Margo highlighted that the people of Carrick-on-Suir and its surrounding communities raised thousands of euros over the years for the hospital, particularly its palliative care facilities and they were just taken away with the stroke of a pen.
Also taking part in last Saturday’s protest was Pete Smith from Faugheen, who recounted to RTÉ news the difficulties he encountered securing palliative care for his late mother Noreen Smith, who died from cancer last year.
He said his mother was cared for at St Brigid’s Hospital on two occasions when recovering from cancer treatment but when she became ill again with cancer last year the option of attending St Brigid’s was no longer there.
“She was in Clonmel hospital and they needed to move her on to hospice care and there was nothing really,” Mr Smith told RTÉ news.

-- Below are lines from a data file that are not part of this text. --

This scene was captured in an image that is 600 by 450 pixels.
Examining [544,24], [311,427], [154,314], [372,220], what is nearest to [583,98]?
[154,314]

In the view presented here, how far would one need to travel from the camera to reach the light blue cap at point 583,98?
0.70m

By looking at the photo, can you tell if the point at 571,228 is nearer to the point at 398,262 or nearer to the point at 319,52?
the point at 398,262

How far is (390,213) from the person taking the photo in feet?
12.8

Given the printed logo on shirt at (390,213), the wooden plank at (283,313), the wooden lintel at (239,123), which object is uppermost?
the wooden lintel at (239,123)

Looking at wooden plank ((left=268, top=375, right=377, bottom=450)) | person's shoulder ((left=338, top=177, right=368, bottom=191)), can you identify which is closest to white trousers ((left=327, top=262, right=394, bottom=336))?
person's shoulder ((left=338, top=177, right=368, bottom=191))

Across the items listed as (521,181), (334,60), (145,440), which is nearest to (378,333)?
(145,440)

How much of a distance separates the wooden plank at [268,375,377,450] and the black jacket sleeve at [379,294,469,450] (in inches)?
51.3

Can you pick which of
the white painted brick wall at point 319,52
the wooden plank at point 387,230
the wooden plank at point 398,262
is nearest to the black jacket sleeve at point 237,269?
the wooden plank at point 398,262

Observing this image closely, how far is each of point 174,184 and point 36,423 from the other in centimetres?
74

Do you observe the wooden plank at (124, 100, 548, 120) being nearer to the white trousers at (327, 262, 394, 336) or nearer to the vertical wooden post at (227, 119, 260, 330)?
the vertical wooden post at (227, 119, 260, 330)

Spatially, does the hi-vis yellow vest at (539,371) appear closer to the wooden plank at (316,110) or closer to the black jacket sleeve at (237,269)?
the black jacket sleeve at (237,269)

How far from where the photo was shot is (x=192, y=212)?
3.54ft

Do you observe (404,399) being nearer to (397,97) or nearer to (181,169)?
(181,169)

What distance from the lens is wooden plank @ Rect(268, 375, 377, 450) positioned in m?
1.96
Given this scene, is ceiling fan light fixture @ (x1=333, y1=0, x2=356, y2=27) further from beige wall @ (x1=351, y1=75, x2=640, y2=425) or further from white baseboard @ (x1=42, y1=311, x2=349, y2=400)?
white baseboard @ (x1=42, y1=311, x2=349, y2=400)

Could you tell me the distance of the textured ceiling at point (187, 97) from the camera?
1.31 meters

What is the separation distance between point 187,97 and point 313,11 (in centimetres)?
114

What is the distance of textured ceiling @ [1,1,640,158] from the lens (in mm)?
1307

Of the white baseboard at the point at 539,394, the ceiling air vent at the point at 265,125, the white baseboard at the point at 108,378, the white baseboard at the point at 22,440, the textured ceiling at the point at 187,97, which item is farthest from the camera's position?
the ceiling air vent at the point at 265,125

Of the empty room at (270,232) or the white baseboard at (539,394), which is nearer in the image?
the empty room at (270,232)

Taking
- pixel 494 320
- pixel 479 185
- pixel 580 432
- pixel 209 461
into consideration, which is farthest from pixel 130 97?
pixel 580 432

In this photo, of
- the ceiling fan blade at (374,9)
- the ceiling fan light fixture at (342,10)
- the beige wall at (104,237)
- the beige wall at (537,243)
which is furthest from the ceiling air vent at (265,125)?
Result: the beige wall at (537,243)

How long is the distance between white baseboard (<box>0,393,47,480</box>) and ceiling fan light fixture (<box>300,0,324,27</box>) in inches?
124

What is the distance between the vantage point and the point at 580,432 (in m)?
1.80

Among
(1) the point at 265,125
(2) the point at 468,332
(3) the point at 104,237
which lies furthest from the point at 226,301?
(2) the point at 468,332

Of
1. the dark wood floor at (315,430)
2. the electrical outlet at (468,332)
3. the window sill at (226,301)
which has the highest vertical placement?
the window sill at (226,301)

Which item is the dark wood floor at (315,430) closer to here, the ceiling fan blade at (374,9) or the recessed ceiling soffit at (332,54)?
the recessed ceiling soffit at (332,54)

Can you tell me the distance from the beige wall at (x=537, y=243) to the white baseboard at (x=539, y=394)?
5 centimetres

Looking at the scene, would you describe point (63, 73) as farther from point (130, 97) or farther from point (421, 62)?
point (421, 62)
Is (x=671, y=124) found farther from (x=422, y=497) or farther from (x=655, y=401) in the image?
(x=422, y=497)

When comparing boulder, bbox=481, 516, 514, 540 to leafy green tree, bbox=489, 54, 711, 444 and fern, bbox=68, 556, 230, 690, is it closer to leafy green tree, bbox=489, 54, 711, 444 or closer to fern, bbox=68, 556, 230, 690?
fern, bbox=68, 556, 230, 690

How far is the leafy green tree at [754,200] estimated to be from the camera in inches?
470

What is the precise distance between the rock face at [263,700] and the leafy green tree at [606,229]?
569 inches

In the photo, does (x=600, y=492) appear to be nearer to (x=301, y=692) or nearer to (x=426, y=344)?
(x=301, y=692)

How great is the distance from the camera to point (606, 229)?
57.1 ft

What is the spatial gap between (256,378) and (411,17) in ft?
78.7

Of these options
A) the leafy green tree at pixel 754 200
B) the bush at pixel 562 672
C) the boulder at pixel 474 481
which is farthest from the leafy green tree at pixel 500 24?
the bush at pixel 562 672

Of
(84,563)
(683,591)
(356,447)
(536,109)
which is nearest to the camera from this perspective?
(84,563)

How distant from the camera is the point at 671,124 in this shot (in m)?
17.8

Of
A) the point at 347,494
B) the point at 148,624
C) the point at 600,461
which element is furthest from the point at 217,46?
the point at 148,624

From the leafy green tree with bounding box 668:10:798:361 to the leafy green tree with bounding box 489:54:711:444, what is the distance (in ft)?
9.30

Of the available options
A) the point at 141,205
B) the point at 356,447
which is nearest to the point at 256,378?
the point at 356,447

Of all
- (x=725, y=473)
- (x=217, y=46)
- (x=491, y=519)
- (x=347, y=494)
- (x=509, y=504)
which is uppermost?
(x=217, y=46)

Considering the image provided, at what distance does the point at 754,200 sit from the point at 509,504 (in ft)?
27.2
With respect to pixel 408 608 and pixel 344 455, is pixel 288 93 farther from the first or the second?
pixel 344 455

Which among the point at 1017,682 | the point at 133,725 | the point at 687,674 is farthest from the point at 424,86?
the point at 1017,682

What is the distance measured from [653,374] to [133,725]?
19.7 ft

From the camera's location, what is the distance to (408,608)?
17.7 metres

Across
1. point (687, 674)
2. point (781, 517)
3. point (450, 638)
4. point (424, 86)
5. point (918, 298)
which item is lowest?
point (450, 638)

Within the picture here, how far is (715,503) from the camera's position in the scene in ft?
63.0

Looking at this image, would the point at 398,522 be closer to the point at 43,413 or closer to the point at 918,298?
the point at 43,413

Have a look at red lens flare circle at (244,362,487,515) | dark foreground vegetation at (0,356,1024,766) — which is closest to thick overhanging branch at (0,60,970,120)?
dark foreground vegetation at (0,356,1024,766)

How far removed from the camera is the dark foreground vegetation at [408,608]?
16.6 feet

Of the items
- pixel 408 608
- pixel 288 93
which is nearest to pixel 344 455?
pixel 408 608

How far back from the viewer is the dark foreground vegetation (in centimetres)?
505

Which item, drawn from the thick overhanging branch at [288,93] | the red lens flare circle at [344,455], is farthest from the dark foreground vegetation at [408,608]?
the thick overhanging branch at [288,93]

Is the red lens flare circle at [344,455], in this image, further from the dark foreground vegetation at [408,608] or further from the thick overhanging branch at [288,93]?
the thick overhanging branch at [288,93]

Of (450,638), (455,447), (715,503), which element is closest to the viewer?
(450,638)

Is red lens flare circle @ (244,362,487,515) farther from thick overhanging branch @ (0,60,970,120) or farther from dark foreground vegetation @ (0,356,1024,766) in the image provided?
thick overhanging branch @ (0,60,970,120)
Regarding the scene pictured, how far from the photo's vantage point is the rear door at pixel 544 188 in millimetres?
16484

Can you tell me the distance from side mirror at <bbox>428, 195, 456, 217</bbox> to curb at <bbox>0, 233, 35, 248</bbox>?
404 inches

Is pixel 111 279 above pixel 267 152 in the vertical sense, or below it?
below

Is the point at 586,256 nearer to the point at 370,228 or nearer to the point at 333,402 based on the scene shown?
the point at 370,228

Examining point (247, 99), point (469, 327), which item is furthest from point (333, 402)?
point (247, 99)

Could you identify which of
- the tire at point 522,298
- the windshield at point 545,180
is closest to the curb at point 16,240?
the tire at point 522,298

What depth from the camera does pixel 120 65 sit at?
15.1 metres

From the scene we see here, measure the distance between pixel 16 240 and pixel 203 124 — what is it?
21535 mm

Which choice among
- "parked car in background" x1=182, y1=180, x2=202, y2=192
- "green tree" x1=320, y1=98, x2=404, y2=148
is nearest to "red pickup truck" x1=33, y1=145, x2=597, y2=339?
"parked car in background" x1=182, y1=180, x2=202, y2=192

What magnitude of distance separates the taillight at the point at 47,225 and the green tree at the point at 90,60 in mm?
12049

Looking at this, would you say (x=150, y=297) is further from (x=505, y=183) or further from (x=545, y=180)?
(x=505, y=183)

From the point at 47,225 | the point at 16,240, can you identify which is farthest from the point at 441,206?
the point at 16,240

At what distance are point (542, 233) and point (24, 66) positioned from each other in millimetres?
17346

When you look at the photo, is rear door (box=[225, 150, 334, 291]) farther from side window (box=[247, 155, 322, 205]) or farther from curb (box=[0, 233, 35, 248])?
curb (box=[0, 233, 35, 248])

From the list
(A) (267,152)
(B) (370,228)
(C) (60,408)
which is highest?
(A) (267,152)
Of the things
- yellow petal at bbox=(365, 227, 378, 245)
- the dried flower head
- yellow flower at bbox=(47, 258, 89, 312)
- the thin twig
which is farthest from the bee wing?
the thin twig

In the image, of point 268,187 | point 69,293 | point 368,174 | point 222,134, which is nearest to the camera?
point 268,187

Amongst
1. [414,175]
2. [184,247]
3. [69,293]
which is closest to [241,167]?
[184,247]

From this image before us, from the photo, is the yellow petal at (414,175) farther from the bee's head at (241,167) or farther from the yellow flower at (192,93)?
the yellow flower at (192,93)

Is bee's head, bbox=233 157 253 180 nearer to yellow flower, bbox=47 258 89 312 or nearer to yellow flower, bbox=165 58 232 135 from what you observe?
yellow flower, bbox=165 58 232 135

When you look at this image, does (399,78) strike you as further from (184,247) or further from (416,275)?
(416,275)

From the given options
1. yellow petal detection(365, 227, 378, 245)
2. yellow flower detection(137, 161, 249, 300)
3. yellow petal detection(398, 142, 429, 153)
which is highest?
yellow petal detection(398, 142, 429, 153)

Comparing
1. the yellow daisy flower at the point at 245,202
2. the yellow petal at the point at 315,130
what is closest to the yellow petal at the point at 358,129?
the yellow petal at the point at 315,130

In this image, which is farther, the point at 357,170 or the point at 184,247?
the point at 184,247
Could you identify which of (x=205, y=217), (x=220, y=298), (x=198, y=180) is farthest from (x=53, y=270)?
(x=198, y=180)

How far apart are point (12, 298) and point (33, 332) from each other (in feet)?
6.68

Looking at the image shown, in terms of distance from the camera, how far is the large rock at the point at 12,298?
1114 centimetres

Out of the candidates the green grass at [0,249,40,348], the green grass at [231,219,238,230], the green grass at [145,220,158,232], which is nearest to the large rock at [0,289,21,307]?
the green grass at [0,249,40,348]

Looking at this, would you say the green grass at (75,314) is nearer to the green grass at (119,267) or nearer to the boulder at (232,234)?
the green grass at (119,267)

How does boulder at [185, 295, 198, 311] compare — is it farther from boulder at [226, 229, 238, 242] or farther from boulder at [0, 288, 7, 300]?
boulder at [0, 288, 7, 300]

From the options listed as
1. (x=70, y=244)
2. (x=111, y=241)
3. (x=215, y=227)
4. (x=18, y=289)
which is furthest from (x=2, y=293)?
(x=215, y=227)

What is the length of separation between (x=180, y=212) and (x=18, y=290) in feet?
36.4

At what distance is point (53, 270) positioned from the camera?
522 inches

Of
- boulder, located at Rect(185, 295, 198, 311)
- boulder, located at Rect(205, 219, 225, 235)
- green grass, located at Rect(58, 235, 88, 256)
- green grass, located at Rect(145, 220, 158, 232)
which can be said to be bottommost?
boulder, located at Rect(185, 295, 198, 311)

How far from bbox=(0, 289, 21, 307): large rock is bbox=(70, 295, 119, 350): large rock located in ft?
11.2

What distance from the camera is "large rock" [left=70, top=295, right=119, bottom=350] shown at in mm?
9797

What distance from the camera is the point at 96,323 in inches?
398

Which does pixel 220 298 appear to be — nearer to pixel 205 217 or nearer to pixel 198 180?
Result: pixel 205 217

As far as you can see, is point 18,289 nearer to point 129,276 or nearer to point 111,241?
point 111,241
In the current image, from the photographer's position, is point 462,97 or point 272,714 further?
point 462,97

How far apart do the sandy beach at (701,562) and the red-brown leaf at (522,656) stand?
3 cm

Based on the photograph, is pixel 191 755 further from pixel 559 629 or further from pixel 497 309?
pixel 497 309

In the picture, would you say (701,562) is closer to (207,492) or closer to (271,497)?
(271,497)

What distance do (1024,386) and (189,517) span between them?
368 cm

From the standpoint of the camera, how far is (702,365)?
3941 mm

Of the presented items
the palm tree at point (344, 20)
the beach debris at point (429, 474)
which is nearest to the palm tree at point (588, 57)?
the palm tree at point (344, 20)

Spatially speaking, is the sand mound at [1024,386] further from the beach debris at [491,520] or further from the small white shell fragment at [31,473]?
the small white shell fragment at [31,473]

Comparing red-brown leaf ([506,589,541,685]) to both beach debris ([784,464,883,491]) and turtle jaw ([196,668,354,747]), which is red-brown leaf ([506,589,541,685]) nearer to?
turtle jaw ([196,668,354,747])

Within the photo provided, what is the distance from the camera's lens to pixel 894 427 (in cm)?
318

“Initially they offered Clogheen, but that fell through and that was an hour away. She’d been here (St Brigid’s) twice so she knew the place very well; she knew how good it was, the hospice rooms were amazing. It was just the perfect place. But it had been taken away with the swipe of a pen, basically.
“It was a very distressing time for her as well. End of life care is a point where your mental health is so important, looking after somebody like that. We were put in a very stressful situation of trying to find somewhere.
“She was given two weeks to live and it took 10 days to find somewhere for her to go. And she went there and the following day she passed away.”